## Given data
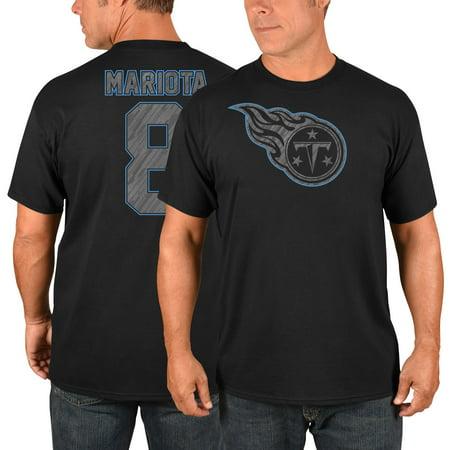 Marcus Mariota Tennessee Titans Majestic Primetime Player Name & Number T-Shirt - Black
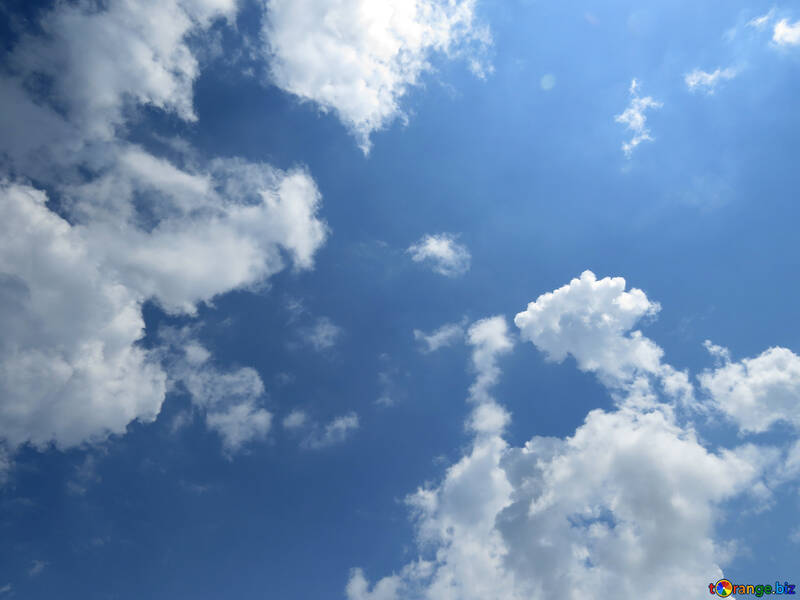 Небо с облаками №31598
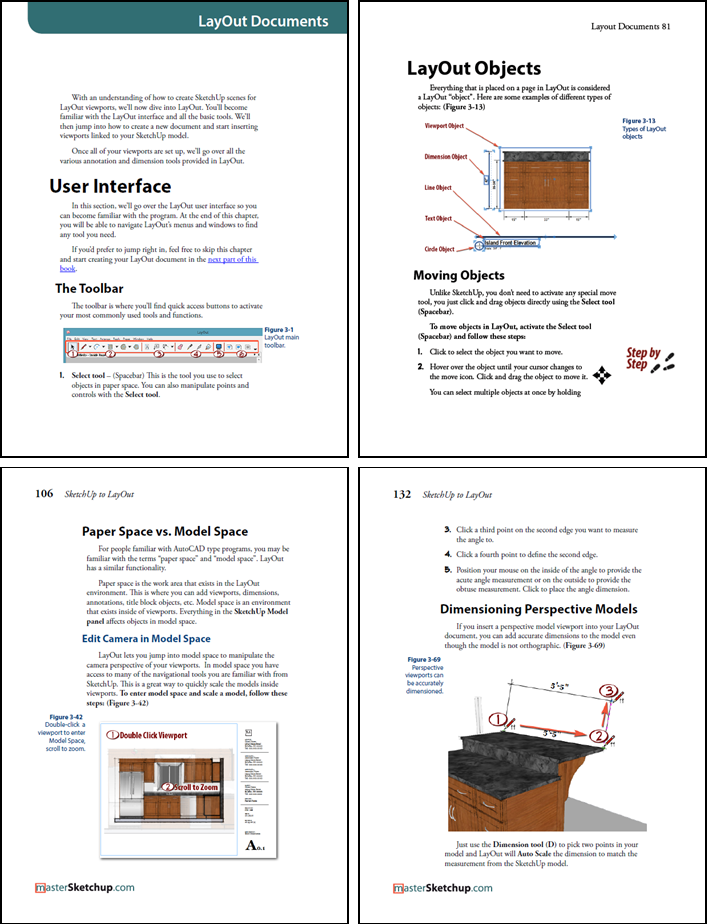 Some example pages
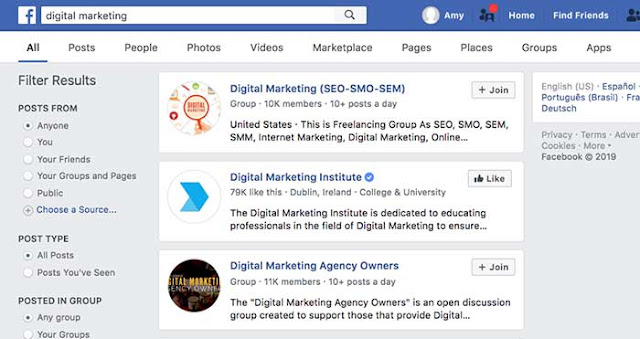 Facebook groups: 13 Best LinkedIn Alternatives to Grow more and Do More: eAskme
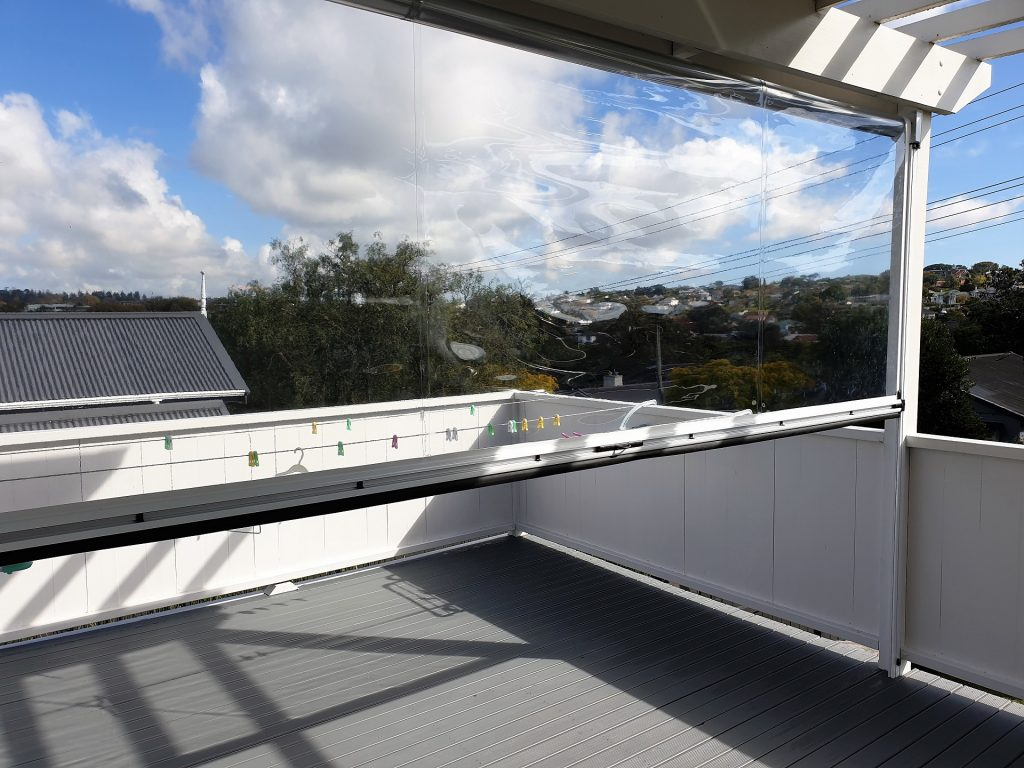 Clear PVC Ziptrak Screens Auckland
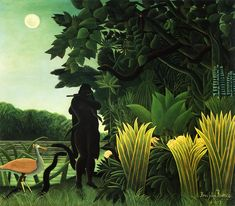Henri Rousseau The Snake Charmer painting for sale - Henri Rousseau The Snake Charmer is handmade art reproduction; You can buy Henri Rousseau The Snake Charmer painting on canvas or frame. Matisse, Art Conceptual, Post Impressionism, Naive Art, Oeuvre D'art, Art Reproductions, Les Oeuvres, Art History, Painting & Drawing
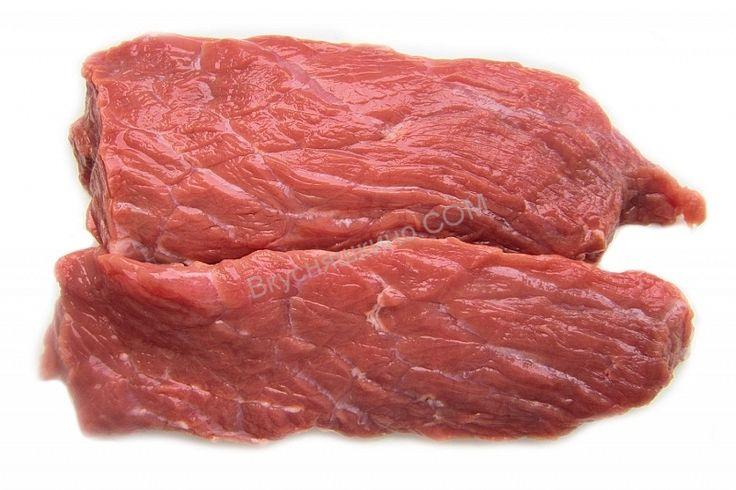 Выбор мяса для приготовления блюд из телятины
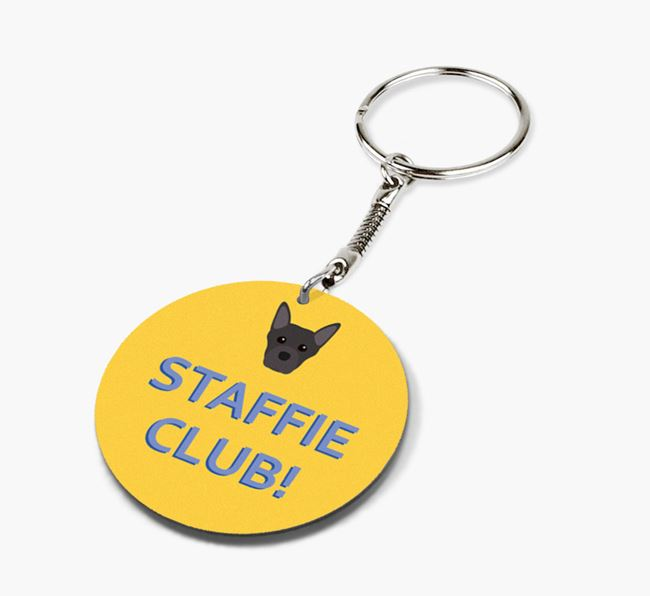 Double-sided 'Staffie Club!' Keyring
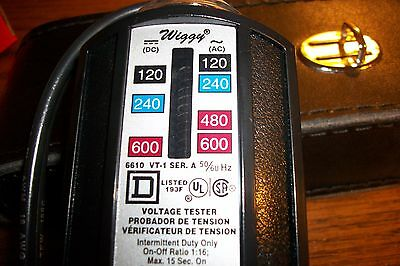 * Square D Company Wiggy Voltage Tester # 6610 with Case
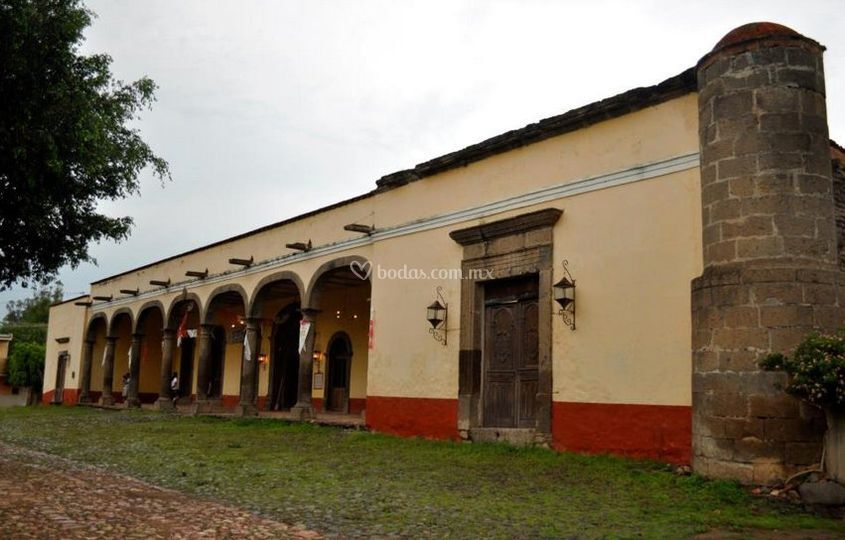 Hacienda La Quemada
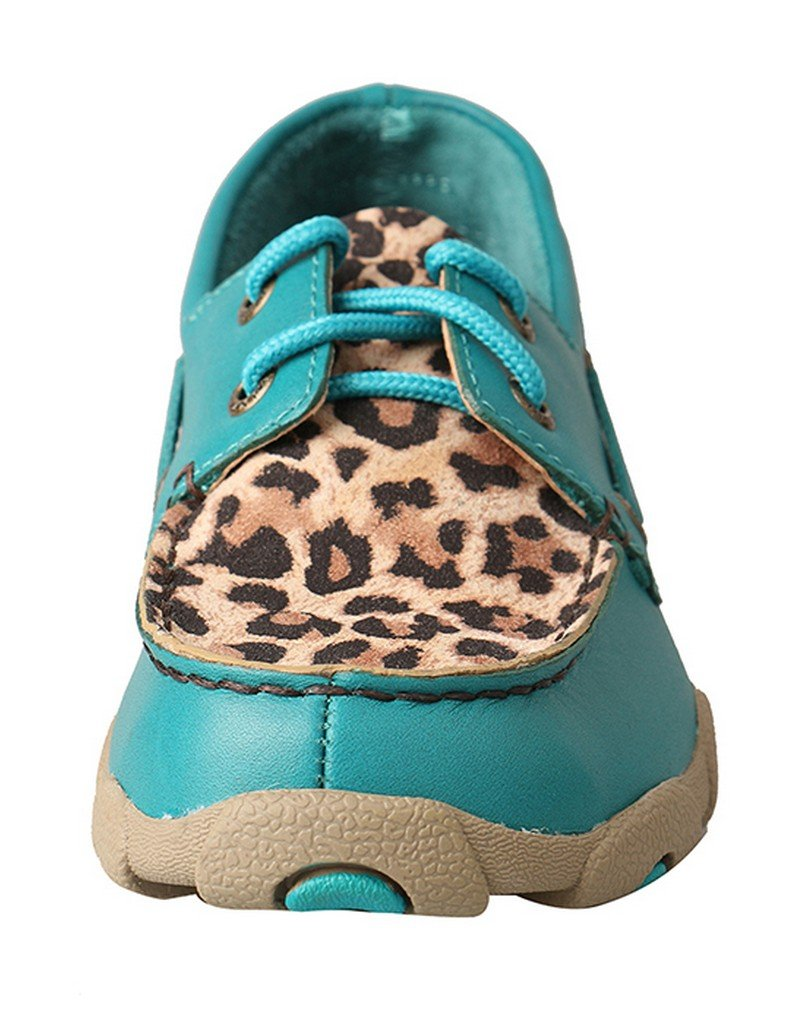 Twisted X Kid's Driving Moccasins - Turquoise/Leopard (3) by Twisted X (Image #2)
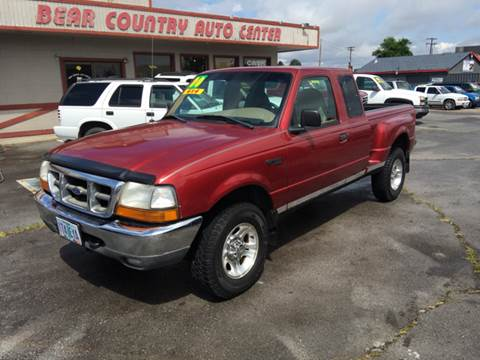 2000 ford ranger for sale oregon. Cars Review. Best American Auto & Cars Review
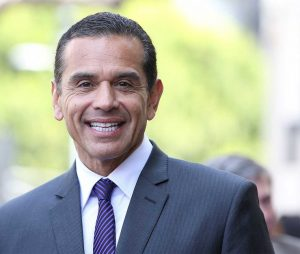 Calif. Governor's race: Antonio Villaraigosa interview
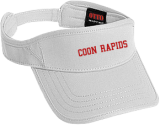 Coon Rapids High School Cardinals Apparel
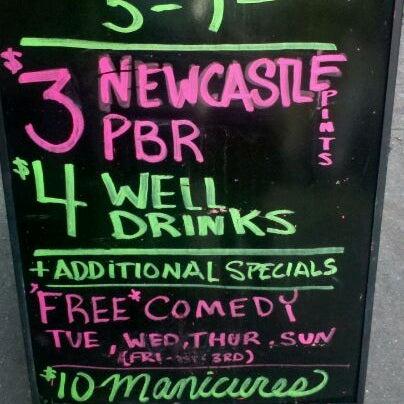 Foto scattata a Beauty Bar da Mary J. il 5/12/2012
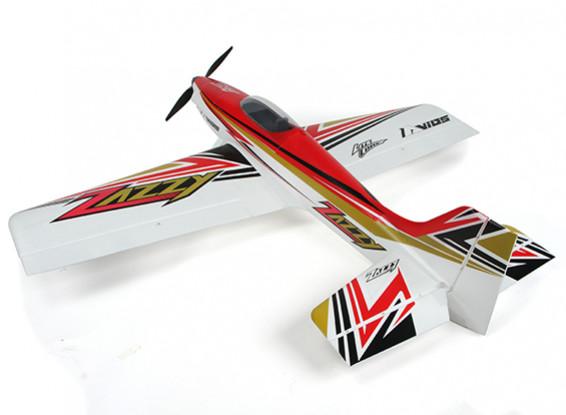 Zazzy Avios
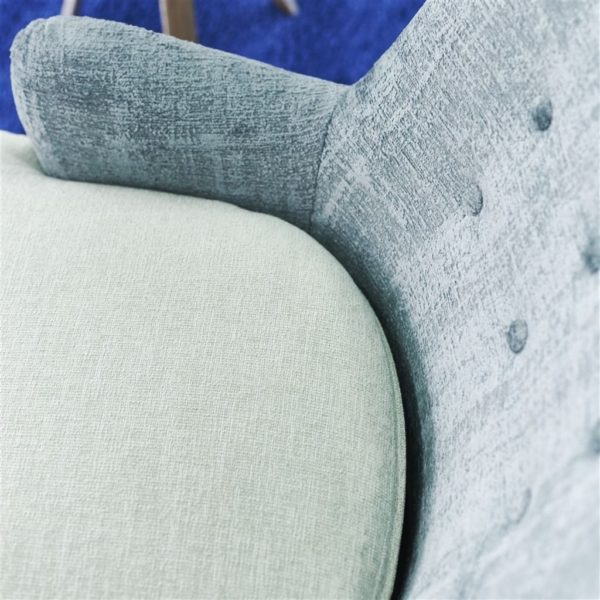 Kalutara Turquoise Fabric by Designers Guild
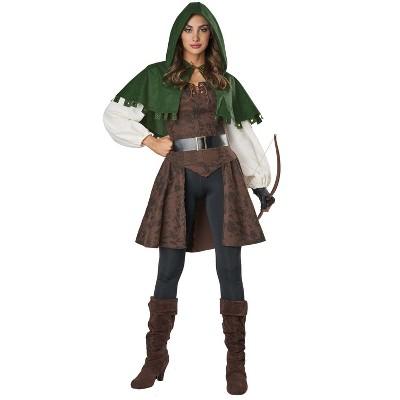 California Costumes Legendary Robin Hood Adult Costume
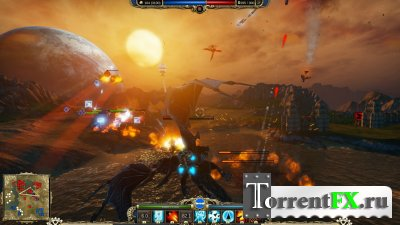 Divinity: Dragon Commander (2013) PC | Steam-Rip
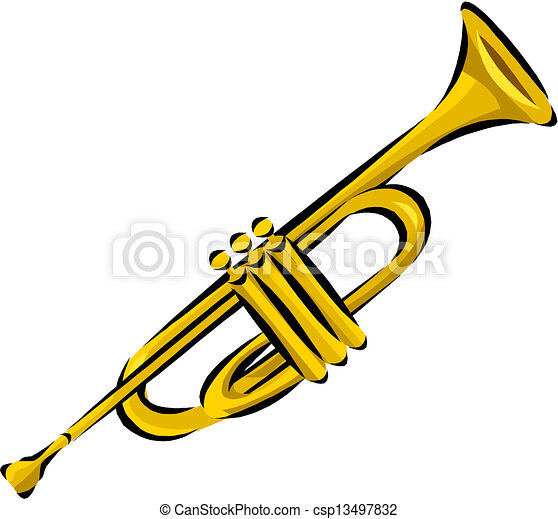 how to draw a cartoon trumpet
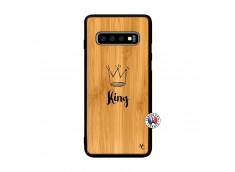 Coque Samsung Galaxy S10 Plus King Bois Bamboo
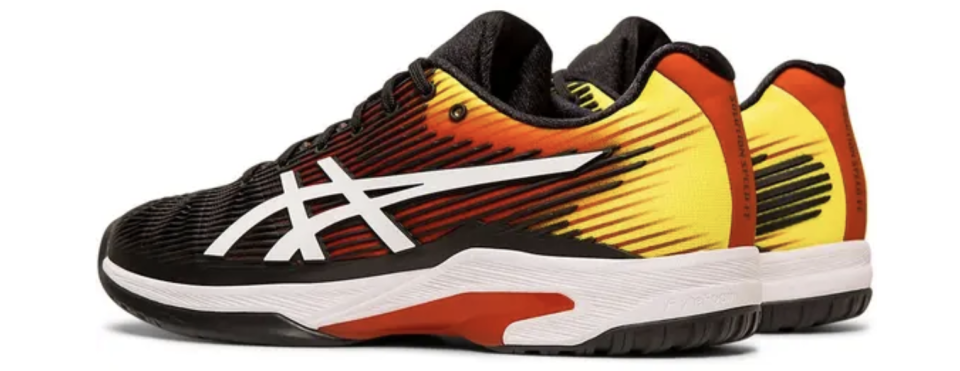 Solution speed FF, Tennis, S$153.30 (was S$219). PHOTO: ASICS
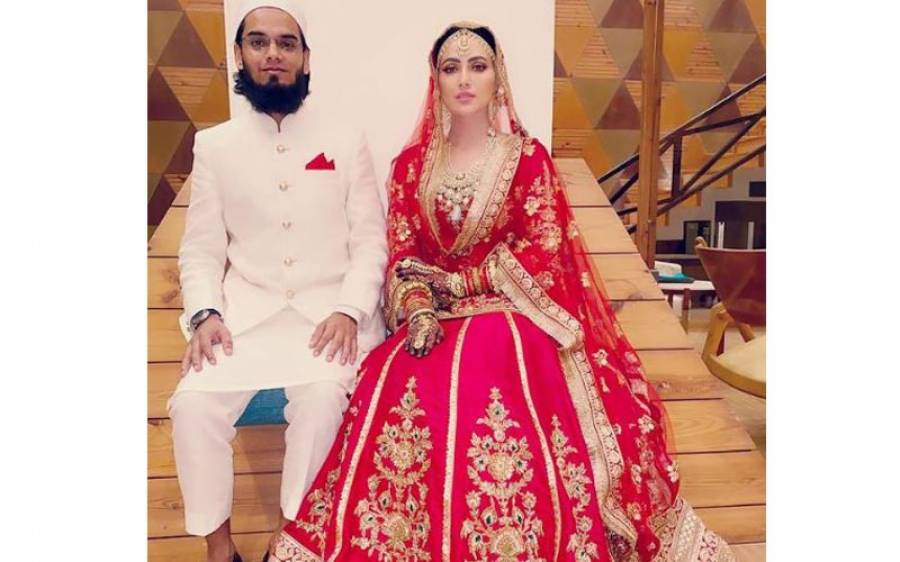 شادی کے کچھ ہی دن بعد ثنا خان کی شوہر کے ساتھ ایسی ویڈیو سامنے آگئی کہ آپ کو بھی خوشی ہوگی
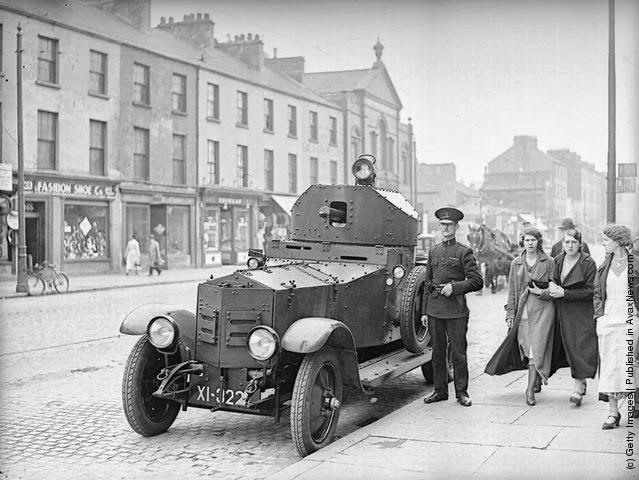 Car Park Near Central Station Belfast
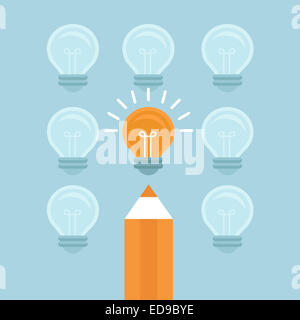 Marketing concept in flat style - stand out from the crowd - bright light bulb and pencil - Stock Photo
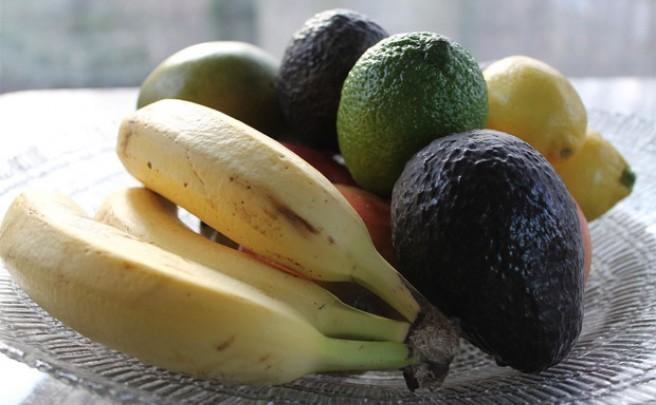 Chirimoya y aguacate, dos excelentes sustitutos del plátano para nuestras salidas ciclistas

## Work instructions
After locating "Clear PVC Ziptrak Screens Auckland" and "Double-sided 'Staffie Club!' Keyring" in the records above, return exactly the line holding each one and every line between them; leave out the pictures.

## Response to this task
 Clear PVC Ziptrak Screens Auckland
Henri Rousseau The Snake Charmer painting for sale - Henri Rousseau The Snake Charmer is handmade art reproduction; You can buy Henri Rousseau The Snake Charmer painting on canvas or frame. Matisse, Art Conceptual, Post Impressionism, Naive Art, Oeuvre D'art, Art Reproductions, Les Oeuvres, Art History, Painting & Drawing
 Выбор мяса для приготовления блюд из телятины
 Double-sided 'Staffie Club!' Keyring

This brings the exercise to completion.